After a year off in 1979, Rex played 36 games with Sandringham in the VFA. He kicked a total of 203 goals including 10 in his last game. He won the VFA leading goal kicker in 1981 with 110 goals. When Rex retired from football, he pursued a career in both fishing and football broadcasting.
He started in football broadcasting career in 1979 at Radio 3AW, crossing to 3DB until 1988 and then returning to his beloved 3AW in 1989. It is legend that Rex was often in the outer at the night football “practising” his very unique style, hoping that someone would notice him.
The Rex Hunt Fishing radio show started at 3DB in 1982. It continues today on Radio 3AW in Melbourne.
In 1992 Rex started up a fishing television show called Rex Hunt’s Fishing World, screened on Channel Seven in Melbourne. The late nighttime slot soon proved popular and the show was moved to early evenings on a Saturday and then shown nationally where it screened for 13 years. Rex filmed his final episode of Rex Hunt Fishing Adventures in late 2004. In addition the program has been screened in over 150 countries throughout the world.
Rex is a dedicated conservationist and part of a group of anglers that was instrumental in removing 87 Scallop dredge boats from Port Phillip
Bay in 1997. Fishing in the Bay since then has improved dramatically.
He also founded the Rex Hunt Futurefish foundation in 1999 and sits on the Board. “The Foundation uses its talents and resources to protect
and enhance fish habitats that are accessible for recreational fishing, and assists disadvantaged persons and children to actively participate
in recreational fishing”.
In 2003 the Rex Hunt Future Fish Foundation released the 1 millionth fish into Victorian waters at Lake Eppalock in country Victoria.

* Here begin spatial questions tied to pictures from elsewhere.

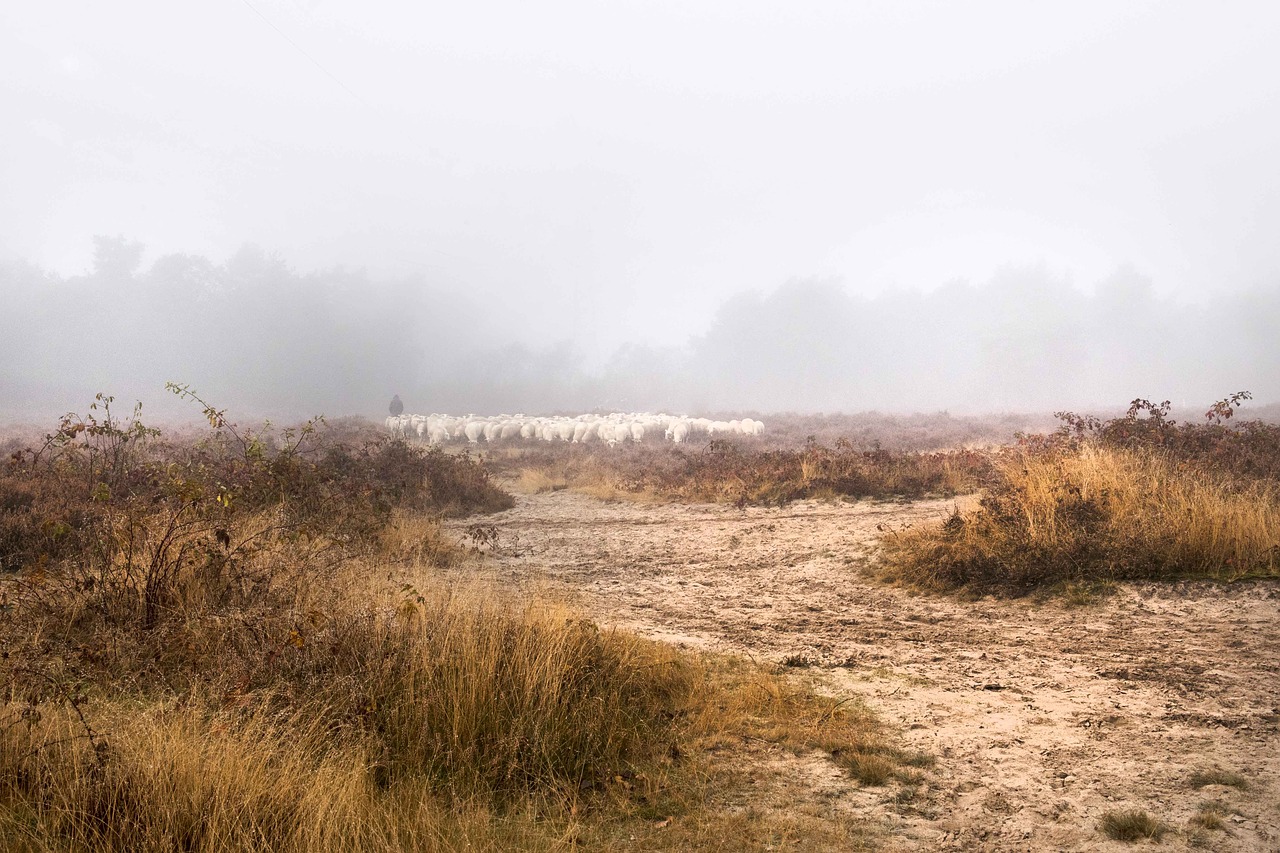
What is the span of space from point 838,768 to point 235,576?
463cm

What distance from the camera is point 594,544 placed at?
39.6ft

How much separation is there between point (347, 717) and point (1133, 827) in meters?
3.88

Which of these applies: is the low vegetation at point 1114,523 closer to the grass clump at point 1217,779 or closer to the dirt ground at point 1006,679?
the dirt ground at point 1006,679

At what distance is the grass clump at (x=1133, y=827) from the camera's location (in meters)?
3.11

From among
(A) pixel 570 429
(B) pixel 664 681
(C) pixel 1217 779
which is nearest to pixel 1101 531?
(C) pixel 1217 779

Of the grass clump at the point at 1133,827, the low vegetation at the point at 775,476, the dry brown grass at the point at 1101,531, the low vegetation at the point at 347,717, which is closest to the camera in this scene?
the low vegetation at the point at 347,717

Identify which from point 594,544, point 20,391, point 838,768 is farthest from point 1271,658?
point 20,391

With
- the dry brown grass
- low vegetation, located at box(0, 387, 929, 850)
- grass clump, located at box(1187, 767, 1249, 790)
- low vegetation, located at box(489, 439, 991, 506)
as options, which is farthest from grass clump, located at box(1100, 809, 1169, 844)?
low vegetation, located at box(489, 439, 991, 506)

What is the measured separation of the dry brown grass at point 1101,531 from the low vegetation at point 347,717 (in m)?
3.63

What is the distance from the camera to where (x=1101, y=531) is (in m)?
7.56

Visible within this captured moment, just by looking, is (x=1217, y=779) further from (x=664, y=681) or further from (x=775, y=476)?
(x=775, y=476)

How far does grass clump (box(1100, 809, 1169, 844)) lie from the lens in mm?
3113

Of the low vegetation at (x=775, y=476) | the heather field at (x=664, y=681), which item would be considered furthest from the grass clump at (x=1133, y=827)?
the low vegetation at (x=775, y=476)

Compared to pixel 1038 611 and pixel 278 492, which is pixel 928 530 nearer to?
pixel 1038 611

All fish were donated to the fishing public through money raised by the Foundation. Rex is a tireless worker for the betterment of fishing.

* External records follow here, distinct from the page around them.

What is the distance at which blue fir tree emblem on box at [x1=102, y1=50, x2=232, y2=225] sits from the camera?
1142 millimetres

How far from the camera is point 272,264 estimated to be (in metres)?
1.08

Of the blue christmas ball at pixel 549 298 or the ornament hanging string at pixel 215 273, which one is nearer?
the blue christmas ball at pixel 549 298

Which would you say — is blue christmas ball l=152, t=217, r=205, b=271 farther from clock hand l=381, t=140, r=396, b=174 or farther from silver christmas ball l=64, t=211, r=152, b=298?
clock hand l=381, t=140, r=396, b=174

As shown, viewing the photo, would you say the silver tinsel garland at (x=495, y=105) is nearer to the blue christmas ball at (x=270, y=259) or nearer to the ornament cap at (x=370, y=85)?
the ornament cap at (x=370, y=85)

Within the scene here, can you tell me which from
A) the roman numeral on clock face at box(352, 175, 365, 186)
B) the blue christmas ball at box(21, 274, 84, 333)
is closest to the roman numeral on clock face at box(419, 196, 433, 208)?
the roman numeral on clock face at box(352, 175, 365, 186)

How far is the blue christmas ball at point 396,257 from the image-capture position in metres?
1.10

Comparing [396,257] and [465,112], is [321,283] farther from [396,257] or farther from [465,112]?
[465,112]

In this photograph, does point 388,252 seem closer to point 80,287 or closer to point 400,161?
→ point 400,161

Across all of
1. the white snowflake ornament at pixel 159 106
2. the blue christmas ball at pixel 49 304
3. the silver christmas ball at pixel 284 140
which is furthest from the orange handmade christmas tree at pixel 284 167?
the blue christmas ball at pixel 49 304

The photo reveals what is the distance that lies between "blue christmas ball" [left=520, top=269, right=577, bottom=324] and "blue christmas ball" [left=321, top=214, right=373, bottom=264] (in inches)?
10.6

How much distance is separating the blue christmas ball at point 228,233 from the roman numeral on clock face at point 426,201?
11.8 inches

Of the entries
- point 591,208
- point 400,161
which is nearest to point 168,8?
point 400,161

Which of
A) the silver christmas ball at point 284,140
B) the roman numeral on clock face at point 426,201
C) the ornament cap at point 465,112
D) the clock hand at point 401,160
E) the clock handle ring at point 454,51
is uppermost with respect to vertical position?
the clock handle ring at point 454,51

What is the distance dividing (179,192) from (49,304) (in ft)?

He also enthusiastically promotes the family values, especially for kids, that fishing offers. Rex single handedly changed the public views on
releasing fish with his “Fish Kissing” and promotion of “Fish for the future”. In 2001 Rex received the Centenary medal for services to football,
fishing and the environment. Rex was also honoured in 2004 on Channel 9’s “This is your Life” for his efforts.
Also in 2004 Rex was chosen by artist Phillip Howe to sit for a portrait to be entered into the esteemed Archibald Prize. The painting depicts Rex
as a stern-looking King Neptune ruling the Great Southern Ocean. Rex said when the painting was unveiled: “It’s all me. 56 years of age,
clean shaven, enjoying the fruits of life and doing what I’ve always done. Protecting the environment.”

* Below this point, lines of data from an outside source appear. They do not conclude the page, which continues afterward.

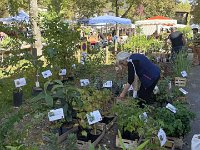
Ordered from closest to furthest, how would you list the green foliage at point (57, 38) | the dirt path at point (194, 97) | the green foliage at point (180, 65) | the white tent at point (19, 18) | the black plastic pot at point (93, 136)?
the black plastic pot at point (93, 136) → the dirt path at point (194, 97) → the green foliage at point (57, 38) → the white tent at point (19, 18) → the green foliage at point (180, 65)

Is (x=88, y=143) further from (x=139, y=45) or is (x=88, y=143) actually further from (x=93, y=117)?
(x=139, y=45)

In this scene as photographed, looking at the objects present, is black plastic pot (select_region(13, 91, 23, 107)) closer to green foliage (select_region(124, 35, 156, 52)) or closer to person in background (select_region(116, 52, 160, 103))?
person in background (select_region(116, 52, 160, 103))

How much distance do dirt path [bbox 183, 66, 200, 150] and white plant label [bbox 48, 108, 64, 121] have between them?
1746 millimetres

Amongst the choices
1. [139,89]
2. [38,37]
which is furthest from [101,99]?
[38,37]

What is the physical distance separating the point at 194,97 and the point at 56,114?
3831 millimetres

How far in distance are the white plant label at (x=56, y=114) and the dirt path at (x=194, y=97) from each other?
175 cm

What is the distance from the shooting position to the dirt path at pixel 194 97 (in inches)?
172

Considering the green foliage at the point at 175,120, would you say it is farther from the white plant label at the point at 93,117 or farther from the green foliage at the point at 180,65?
the green foliage at the point at 180,65

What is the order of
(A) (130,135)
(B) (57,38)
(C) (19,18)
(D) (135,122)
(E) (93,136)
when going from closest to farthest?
(D) (135,122), (A) (130,135), (E) (93,136), (B) (57,38), (C) (19,18)

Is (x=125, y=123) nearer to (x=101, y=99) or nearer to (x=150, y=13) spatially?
(x=101, y=99)

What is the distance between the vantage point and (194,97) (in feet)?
21.6

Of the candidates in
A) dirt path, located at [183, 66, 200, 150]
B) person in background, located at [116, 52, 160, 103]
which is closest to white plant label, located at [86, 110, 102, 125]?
person in background, located at [116, 52, 160, 103]

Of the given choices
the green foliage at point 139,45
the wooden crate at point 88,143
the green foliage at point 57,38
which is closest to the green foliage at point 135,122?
the wooden crate at point 88,143

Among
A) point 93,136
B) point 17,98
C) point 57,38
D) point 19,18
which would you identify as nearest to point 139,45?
point 19,18
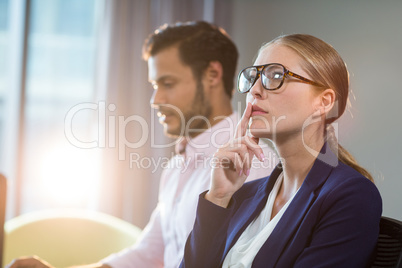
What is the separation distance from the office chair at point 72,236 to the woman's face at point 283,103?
93cm

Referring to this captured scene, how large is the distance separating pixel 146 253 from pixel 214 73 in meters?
0.51

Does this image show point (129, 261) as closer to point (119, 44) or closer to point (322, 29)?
point (322, 29)

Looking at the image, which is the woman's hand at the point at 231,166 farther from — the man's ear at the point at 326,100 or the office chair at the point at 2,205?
the office chair at the point at 2,205

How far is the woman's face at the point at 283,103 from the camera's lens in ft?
2.18

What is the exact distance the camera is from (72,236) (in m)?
1.53

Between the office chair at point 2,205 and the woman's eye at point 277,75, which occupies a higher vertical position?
the woman's eye at point 277,75

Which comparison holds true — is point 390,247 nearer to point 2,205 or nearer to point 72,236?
point 2,205

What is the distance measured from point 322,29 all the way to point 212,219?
387 millimetres

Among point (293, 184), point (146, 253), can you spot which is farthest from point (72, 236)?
point (293, 184)

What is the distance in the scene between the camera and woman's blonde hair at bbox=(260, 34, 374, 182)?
0.66 meters

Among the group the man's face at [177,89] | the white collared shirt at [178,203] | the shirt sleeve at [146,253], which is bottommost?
the shirt sleeve at [146,253]

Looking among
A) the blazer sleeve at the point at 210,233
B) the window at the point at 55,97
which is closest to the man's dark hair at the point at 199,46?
the blazer sleeve at the point at 210,233

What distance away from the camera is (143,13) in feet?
7.25

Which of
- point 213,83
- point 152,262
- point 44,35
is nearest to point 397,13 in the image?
point 213,83
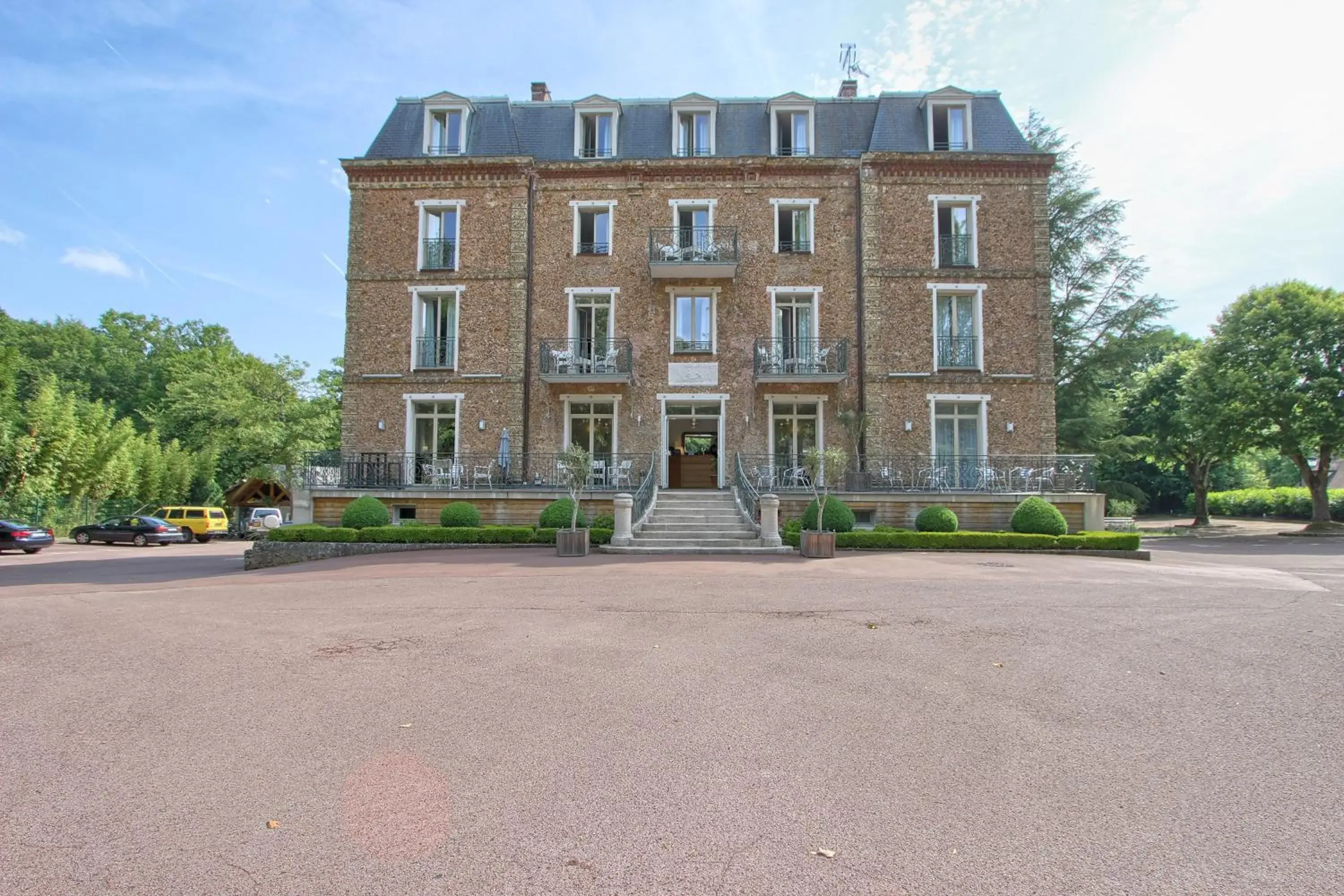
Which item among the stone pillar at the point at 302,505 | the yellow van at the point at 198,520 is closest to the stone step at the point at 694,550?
the stone pillar at the point at 302,505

Rex continues today as the “Number 1” radio broadcaster for AFL Football on 3AW with his often colourful and very entertaining style. Rex is
unique in the way he calls and provides nicknames for many players and football terms. For this Rex has won many prestigious radio awards.
Rex continues in his efforts with his “Futurefish Foundation” as well as being a very sought after public speaker.